PLoS believes that the journal in which an article is published should not be the primary mechanism to determine whether that article will have any worth. Instead, PLoS feels that each article should be evaluated based solely on its own contribution to the literature (and not on some halo effect due to being published in the company of other high-quality articles).

This is good news

LaTeX submissions now accepted at PLoS ONE

Good for PLoS ONE. I wish more neuroscience journals would accept LaTeX as well. It’s not like it hasn’t been around for a long time, and it’s not like it isn’t a standard in many other fields. I’m sick of dealing with bugs and crashes in MS Word (a.k.a. MS Turd) / EndNote and now Apple’s Pages and EndNote + Mathtype. Besides, LaTeX documents are all plain ascii files. What could be easier and less of a problem for future compatibility?


I think all academics (and all graduate students) should have formal instruction in:

  1. writing skills
  2. graphic design

After all, publishing papers and giving slide talks is all about communicating results. You all know how frustrating it is to fight your way through a published manuscript, trying your best to understand what the authors are trying to say… or sitting through a talk where even the speaker is fighting with his/her slides instead of the slides helping the speaker make his/her point.

50 Free Lessons in Graphic Design Theory

This page is also very helpful:

Design Basics

I really like the following excerpt:

One of the biggest mistakes typical business people make with documents is going out of their way to seemingly use every centimeter of space on a page, filling it up with text, boxes, clip art, charts, footers, etc. Space, often called “white space,” is good. Embrace it. Use it. Often, the more space you don’t use on a page, the clearer your message becomes.

Sound familiar? Research grant applications, anyone?

Slides also suffer from this – I’m almost fed up enough that the next time I see someone click the next slide in a talk, and it’s literally a giant block of text, which they read aloud, I am going to get up and leave. (see this page of suggestions for slide presentations)

When we open up a new MS Turd document, or powerpoint presentation, we are faced with a zillion choices – what font? what size? italic? bold? both? colour? etc etc. The fundamental thing I take away from reading about graphic design and its importance, is that every choice we make must be based on a well thought out design strategy (or plan if you like that word better). If you are just selecting things at random or by “default” your work will suffer.
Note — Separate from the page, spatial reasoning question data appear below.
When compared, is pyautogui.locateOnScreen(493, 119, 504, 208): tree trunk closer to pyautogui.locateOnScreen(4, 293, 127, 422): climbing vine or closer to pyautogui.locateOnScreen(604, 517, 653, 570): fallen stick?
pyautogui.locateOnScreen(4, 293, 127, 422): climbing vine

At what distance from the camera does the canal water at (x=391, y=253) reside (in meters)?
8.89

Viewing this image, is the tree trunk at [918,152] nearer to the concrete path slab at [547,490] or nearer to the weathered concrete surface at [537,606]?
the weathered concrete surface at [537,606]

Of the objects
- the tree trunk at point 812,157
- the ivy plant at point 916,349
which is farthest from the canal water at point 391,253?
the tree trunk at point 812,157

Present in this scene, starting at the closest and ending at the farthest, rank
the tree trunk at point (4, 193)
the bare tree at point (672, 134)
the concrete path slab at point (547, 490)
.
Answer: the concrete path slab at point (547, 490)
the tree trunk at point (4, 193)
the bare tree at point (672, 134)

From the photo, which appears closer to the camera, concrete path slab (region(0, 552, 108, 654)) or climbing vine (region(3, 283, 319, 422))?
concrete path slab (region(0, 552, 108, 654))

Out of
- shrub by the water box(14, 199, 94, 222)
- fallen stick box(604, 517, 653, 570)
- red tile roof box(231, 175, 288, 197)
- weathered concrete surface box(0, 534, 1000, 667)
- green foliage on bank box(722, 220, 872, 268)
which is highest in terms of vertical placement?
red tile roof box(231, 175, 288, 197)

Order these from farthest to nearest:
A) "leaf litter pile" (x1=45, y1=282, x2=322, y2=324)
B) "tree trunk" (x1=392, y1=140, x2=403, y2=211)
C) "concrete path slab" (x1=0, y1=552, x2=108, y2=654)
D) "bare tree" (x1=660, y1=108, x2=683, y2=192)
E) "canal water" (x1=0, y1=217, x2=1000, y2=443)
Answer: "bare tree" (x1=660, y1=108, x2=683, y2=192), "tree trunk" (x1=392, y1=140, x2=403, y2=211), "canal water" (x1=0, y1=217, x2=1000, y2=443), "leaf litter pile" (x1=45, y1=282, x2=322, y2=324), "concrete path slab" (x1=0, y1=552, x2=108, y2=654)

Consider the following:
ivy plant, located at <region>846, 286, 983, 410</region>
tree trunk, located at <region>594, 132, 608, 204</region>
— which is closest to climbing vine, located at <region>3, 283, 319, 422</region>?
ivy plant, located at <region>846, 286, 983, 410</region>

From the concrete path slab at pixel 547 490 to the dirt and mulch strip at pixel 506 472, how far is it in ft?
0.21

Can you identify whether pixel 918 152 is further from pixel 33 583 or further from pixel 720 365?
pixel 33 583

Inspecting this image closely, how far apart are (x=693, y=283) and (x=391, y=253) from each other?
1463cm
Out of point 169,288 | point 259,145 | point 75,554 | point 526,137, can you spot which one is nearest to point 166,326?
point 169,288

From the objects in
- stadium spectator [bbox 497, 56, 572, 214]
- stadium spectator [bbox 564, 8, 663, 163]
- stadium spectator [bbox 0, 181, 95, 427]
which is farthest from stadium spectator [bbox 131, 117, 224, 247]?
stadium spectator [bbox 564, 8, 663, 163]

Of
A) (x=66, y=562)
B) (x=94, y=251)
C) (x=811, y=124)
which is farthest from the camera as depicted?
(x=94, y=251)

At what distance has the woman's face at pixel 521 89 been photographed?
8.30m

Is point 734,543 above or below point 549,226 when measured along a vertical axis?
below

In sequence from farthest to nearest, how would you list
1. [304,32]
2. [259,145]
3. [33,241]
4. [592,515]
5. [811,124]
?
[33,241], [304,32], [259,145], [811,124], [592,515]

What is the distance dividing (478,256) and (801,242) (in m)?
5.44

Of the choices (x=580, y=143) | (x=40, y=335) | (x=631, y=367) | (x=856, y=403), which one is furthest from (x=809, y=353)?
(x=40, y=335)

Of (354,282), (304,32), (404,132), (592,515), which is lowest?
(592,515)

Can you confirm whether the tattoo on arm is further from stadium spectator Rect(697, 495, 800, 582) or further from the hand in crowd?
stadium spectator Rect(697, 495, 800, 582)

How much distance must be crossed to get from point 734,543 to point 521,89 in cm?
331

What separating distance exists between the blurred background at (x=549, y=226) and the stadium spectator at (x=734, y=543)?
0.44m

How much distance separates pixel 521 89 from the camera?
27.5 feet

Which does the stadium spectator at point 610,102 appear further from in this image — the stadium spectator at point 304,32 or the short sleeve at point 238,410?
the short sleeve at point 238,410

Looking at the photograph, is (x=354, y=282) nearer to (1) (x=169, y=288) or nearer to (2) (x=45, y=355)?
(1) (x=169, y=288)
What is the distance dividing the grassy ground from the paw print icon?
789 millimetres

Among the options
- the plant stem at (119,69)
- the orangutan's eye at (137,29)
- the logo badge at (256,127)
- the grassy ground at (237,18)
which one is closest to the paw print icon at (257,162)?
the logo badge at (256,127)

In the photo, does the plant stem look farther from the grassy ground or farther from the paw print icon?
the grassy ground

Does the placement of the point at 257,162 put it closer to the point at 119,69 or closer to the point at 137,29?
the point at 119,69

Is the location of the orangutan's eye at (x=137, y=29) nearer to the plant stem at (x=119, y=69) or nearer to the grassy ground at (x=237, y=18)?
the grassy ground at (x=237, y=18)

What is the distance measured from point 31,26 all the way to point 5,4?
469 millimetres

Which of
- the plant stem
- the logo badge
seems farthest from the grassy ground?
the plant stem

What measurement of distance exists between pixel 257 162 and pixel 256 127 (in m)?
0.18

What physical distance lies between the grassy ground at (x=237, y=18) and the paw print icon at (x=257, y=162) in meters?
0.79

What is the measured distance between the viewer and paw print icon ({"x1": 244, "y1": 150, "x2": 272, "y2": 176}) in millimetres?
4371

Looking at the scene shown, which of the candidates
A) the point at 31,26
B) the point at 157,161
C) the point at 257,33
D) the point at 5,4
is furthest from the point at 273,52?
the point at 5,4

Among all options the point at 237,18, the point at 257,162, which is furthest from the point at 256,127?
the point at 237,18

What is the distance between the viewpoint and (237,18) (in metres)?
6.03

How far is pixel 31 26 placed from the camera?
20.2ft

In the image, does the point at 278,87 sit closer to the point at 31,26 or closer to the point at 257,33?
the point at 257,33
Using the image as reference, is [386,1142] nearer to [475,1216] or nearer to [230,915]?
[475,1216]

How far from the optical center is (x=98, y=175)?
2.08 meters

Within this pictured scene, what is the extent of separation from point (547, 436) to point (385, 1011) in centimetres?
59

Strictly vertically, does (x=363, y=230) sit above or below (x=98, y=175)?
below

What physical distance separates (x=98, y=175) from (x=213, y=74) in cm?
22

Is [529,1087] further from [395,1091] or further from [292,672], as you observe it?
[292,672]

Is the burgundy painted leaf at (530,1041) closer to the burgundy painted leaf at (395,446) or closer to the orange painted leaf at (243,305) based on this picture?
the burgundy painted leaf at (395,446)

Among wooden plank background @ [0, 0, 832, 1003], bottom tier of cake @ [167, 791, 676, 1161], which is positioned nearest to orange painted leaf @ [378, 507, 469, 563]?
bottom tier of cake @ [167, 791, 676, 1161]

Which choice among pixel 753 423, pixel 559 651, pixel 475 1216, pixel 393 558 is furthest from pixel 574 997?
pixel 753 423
This is one reason I like LaTeX so much – it separates (mostly) content from design, and makes the design choices for you… based on well thought out design strategy.

Apple seems to have made some efforts to populate their newest iWork applications (Keynote for presentations, Pages for word processing & page layout) with “defaults” and especially Pages templates and Keynote themes that (I presume) are built by people with design backgrounds.

I think many scientists would say that design doesn’t matter … or that they don’t have time to worry about it … or that the priority should be content.

Think about it this way however: if good design (whether in a talk or in a grant proposal) will help facilitate getting your message across, and will also put the reader in a positive, relaxed, happy frame of mind, then shouldn’t you take advantage of this?

Good design will not compensate for a crappy message, especially in science … but crappy design will absolutely put up road-blocks for your audience.